Records shown below:

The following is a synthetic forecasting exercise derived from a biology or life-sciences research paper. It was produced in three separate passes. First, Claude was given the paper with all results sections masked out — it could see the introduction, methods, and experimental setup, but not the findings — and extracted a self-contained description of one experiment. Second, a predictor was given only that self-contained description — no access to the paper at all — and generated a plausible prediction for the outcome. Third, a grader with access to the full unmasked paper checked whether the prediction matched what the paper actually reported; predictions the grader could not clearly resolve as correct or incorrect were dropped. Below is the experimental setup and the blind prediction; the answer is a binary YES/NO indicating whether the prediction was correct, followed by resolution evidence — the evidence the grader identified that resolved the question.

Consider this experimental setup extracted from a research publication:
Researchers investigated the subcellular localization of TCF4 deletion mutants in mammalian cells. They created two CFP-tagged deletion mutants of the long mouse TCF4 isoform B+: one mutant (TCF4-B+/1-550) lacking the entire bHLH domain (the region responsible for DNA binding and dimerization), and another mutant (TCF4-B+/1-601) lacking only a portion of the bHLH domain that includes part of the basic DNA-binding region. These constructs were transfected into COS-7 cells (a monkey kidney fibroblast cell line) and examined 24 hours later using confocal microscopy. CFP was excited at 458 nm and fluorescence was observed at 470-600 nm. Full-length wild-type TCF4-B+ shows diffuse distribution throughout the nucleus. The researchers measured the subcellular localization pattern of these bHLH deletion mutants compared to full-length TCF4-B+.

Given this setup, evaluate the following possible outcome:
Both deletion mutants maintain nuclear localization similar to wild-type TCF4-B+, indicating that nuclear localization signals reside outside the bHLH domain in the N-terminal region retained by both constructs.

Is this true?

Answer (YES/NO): NO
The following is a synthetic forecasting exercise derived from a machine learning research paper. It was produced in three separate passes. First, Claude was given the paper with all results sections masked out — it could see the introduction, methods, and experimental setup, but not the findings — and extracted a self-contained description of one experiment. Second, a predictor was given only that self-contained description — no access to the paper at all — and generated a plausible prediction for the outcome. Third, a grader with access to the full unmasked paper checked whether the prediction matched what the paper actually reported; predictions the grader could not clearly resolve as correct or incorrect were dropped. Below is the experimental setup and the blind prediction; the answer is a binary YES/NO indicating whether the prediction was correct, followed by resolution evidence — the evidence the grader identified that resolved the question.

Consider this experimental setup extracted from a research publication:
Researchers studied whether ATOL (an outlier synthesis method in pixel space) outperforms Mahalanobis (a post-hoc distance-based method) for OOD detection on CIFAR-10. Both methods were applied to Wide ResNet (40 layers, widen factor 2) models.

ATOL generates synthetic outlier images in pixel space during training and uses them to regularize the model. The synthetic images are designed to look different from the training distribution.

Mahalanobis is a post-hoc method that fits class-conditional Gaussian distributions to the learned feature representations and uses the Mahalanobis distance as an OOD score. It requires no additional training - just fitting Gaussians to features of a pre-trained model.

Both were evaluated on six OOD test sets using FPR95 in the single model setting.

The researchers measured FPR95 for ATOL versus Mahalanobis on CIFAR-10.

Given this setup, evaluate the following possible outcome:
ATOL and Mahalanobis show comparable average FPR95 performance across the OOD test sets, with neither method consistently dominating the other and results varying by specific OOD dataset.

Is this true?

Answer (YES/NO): NO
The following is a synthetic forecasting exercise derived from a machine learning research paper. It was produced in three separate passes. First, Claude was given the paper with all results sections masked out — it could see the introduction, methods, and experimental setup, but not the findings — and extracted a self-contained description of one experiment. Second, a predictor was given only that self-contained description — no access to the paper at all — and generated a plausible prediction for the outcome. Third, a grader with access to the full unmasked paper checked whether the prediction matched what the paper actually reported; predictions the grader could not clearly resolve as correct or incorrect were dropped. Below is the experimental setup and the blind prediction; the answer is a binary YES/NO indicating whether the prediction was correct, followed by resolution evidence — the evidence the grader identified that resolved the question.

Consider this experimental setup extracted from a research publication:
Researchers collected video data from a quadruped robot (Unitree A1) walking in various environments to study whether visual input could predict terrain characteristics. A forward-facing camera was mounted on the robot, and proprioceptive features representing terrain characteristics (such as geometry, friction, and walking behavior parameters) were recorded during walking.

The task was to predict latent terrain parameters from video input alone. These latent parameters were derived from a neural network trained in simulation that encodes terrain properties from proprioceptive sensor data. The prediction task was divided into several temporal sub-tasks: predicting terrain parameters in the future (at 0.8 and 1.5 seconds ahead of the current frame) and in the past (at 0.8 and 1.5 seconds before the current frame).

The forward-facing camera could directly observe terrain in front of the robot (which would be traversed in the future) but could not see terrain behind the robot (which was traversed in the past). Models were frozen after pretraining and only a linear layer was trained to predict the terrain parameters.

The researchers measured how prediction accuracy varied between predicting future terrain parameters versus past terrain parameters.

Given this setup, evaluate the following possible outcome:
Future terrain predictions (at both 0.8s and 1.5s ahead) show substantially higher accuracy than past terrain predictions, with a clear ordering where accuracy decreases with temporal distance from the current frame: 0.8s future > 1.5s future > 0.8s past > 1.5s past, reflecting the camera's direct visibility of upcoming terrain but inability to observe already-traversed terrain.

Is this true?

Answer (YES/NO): NO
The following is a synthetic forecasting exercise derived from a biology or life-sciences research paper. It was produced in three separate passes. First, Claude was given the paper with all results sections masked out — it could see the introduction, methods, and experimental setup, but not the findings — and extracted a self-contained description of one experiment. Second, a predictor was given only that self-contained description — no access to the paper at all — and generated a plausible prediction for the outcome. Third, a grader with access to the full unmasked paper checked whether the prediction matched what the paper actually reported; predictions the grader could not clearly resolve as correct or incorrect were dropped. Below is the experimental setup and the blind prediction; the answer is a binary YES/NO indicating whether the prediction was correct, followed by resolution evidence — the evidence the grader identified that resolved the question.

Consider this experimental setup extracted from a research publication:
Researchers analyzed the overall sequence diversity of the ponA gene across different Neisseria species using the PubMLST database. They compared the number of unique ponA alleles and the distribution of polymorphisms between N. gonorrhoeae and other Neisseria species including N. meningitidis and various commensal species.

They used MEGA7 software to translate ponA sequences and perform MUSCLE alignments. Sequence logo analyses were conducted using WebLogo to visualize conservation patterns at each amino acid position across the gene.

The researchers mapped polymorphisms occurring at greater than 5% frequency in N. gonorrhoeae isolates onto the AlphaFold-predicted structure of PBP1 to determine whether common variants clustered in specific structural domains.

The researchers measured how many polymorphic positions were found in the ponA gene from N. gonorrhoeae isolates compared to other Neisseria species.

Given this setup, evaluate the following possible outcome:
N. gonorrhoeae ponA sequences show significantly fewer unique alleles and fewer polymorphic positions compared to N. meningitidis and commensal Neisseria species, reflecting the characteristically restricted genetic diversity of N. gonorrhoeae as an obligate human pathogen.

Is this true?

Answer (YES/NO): NO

End of Records shown.

(Exercise directions) Locate the word "polymorphic" in the data above. Copy every line carrying it.

(Response box)
The researchers measured how many polymorphic positions were found in the ponA gene from N. gonorrhoeae isolates compared to other Neisseria species.
N. gonorrhoeae ponA sequences show significantly fewer unique alleles and fewer polymorphic positions compared to N. meningitidis and commensal Neisseria species, reflecting the characteristically restricted genetic diversity of N. gonorrhoeae as an obligate human pathogen.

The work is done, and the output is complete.